- _GOAL OF THE EXERCISE_
Reproduce every one of the following records word for word, without changing anything.

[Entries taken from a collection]
Begin
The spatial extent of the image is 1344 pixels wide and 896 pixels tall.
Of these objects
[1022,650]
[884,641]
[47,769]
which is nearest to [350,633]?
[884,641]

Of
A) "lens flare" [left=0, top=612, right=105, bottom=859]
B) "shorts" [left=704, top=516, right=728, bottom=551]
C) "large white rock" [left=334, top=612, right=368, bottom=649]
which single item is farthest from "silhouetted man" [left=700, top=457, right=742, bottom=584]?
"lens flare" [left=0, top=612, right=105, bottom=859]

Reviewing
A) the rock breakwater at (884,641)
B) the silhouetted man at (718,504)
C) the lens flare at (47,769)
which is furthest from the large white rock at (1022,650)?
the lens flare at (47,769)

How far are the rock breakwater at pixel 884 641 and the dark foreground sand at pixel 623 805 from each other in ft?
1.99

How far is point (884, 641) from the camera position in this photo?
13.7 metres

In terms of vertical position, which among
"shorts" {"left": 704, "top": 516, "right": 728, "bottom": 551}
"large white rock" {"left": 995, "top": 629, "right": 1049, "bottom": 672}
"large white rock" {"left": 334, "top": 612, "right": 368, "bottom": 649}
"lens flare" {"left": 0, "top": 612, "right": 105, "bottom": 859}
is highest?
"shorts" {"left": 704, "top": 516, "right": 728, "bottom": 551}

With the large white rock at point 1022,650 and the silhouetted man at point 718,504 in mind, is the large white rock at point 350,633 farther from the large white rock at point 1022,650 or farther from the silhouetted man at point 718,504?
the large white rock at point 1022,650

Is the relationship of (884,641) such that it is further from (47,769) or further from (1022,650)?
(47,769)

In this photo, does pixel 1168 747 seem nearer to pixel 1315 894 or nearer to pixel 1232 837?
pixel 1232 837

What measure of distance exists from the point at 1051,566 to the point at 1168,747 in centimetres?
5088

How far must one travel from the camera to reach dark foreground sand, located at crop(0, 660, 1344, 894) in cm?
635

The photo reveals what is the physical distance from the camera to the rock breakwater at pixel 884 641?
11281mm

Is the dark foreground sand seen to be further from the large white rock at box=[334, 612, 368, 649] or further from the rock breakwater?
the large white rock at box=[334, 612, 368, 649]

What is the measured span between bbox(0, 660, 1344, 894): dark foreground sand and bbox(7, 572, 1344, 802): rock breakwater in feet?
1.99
End
- _SOLUTION FOR THIS EXERCISE_
The spatial extent of the image is 1344 pixels wide and 896 pixels tall.
Of these objects
[1022,650]
[884,641]
[47,769]
which is nearest to [350,633]?
[884,641]

Of
A) "lens flare" [left=0, top=612, right=105, bottom=859]
B) "shorts" [left=704, top=516, right=728, bottom=551]
C) "large white rock" [left=334, top=612, right=368, bottom=649]
which single item is farthest from "silhouetted man" [left=700, top=457, right=742, bottom=584]?
"lens flare" [left=0, top=612, right=105, bottom=859]

Reviewing
A) the rock breakwater at (884,641)
B) the silhouetted man at (718,504)
C) the lens flare at (47,769)
which is furthest from the large white rock at (1022,650)?
the lens flare at (47,769)

How far are the rock breakwater at pixel 884 641 and the dark foreground sand at pixel 623 805 from each other in ft?
1.99

How far is point (884, 641) from the camera position in this photo?
13.7 metres

In terms of vertical position, which among
"shorts" {"left": 704, "top": 516, "right": 728, "bottom": 551}
"large white rock" {"left": 995, "top": 629, "right": 1049, "bottom": 672}
"large white rock" {"left": 334, "top": 612, "right": 368, "bottom": 649}
"lens flare" {"left": 0, "top": 612, "right": 105, "bottom": 859}
is highest?
"shorts" {"left": 704, "top": 516, "right": 728, "bottom": 551}

With the large white rock at point 1022,650 and the silhouetted man at point 718,504 in mind, is the large white rock at point 350,633 farther from the large white rock at point 1022,650 or farther from the silhouetted man at point 718,504?
the large white rock at point 1022,650

Is the relationship of (884,641) such that it is further from (47,769) or further from (1022,650)?
(47,769)

In this photo, does pixel 1168 747 seem nearer to pixel 1315 894 or nearer to pixel 1232 837?
pixel 1232 837

What measure of distance exists from the point at 1051,566 to the point at 1168,747 in centimetres?
5088

How far must one travel from the camera to reach dark foreground sand, located at crop(0, 660, 1344, 894) in cm?
635

The photo reveals what is the physical distance from the camera to the rock breakwater at pixel 884 641?
11281mm

Is the dark foreground sand seen to be further from the large white rock at box=[334, 612, 368, 649] or further from the rock breakwater?
the large white rock at box=[334, 612, 368, 649]

What is the measured span between bbox(0, 660, 1344, 894): dark foreground sand and bbox(7, 572, 1344, 802): rock breakwater in feet?
1.99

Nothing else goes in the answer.